Inferential calculation refers to the real-time AI calculation performed by Tesla vehicles, which is separate from the training calculation handled by Dojo.

Dojo is a risky bet, with Musk repeatedly suggesting that Tesla may not succeed to hedge this bet.

In the long run, Tesla theoretically can create a new business model based on its AI department. Musk has stated that the first version of Dojo will be specifically tailored for Tesla's computer vision labeling and training, which is very beneficial for FSD and training Optimus (Tesla's humanoid robot), but not useful for other things.

Musk has mentioned that future versions of Dojo will lean more towards general AI training. One related potential issue is that almost all existing AI software is written for GPUs.

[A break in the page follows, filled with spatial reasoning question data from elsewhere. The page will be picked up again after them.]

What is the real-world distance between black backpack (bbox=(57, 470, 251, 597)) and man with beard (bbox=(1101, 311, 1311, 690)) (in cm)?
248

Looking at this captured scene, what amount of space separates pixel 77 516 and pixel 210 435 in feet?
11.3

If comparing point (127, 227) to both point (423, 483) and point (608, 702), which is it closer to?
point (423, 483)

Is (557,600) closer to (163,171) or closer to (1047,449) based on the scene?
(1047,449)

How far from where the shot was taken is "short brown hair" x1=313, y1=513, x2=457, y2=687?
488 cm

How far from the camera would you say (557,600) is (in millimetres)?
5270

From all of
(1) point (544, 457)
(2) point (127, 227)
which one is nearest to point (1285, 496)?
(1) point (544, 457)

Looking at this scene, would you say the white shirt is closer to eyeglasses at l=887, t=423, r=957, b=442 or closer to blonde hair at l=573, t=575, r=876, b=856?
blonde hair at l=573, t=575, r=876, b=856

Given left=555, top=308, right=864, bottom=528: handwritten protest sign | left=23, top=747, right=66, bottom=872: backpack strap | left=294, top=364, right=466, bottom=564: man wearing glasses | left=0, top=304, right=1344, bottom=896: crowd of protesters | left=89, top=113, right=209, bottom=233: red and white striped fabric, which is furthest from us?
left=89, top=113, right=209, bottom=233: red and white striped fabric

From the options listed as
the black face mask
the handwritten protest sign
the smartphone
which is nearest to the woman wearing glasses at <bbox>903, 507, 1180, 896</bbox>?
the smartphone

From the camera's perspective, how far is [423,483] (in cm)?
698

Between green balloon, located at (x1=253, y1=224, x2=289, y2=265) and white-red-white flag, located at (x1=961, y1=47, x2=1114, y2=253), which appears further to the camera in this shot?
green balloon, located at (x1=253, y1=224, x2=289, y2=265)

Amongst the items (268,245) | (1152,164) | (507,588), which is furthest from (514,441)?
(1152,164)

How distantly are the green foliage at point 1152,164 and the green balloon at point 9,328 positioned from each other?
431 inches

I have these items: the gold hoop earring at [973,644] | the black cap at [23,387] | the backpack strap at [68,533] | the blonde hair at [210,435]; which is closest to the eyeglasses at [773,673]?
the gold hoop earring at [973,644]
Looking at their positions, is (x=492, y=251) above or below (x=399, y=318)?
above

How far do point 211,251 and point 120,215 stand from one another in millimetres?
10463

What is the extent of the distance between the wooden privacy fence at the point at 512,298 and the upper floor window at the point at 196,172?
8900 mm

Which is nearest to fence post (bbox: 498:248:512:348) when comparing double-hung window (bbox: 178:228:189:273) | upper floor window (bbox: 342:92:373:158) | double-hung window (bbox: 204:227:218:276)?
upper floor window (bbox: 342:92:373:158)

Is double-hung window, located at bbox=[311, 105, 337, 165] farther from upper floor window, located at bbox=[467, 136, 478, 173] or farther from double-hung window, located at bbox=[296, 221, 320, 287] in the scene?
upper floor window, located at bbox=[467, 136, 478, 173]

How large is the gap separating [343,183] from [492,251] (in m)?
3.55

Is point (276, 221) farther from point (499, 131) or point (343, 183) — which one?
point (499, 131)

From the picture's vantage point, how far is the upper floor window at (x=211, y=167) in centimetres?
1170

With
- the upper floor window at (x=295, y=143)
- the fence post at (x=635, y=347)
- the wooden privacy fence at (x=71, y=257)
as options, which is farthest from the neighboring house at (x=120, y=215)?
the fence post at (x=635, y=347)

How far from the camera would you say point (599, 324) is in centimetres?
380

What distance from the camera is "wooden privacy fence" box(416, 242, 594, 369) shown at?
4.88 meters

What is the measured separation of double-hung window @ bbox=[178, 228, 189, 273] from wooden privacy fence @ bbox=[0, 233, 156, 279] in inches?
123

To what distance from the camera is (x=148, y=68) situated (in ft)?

Using Dojo to train general AI models will require rewriting software.

Unless Tesla rents out its computing power, similar to how AWS and Azure rent out cloud computing capabilities. Musk also mentioned during the second-quarter earnings call that he sees "a path to compete with NVIDIA through Dojo."

Morgan Stanley predicted in a report in September 2023 that Dojo could increase Tesla's market value by $500 billion by unlocking new revenue streams from robotaxis and software services.

In short, Dojo's chip is an insurance policy for this automaker and could pay dividends.

How is Dojo progressing?

Reuters reported last year that Tesla began producing Dojo in July 2023, but Musk hinted in an article in June 2023 that Dojo had been "online and running useful tasks for months."

Around the same time, Tesla stated that by February 2024, Dojo is expected to become one of the top five most powerful supercomputers - a feat that has not been publicly disclosed, casting doubt on whether it has already occurred.

The company also projects that by October 2024, Dojo's total computing power will reach 100 exaflops. (1 exaflop equals 10^18 operations per second. To reach 100 exaflops, assuming a D1 can achieve 362 teraflops, Tesla would need over 276,000 D1s, or approximately 320,500 NVIDIA A100 GPUs.)

Tesla also committed to investing $500 million in January 2024 to build a Dojo supercomputer at a mega factory in Buffalo, New York.

In May 2024, Musk pointed out that the rear of Tesla's Austin mega factory will be reserved for an "ultra-dense water-cooled supercomputer cluster."

Just after Tesla's second-quarter earnings call, Musk posted on X that the automaker's AI team is using the Tesla HW4 AI computer (renamed AI4), which is hardware in Tesla vehicles present in the training loop of NVIDIA GPUs. He noted that **the breakdown is roughly 90,000 NVIDIA H100s plus 40,000 AI4 computers." **

He continued, "Dojo1 will achieve online training equivalent to about 8,000 H100 by the end of this year. Not a lot, but not a few either."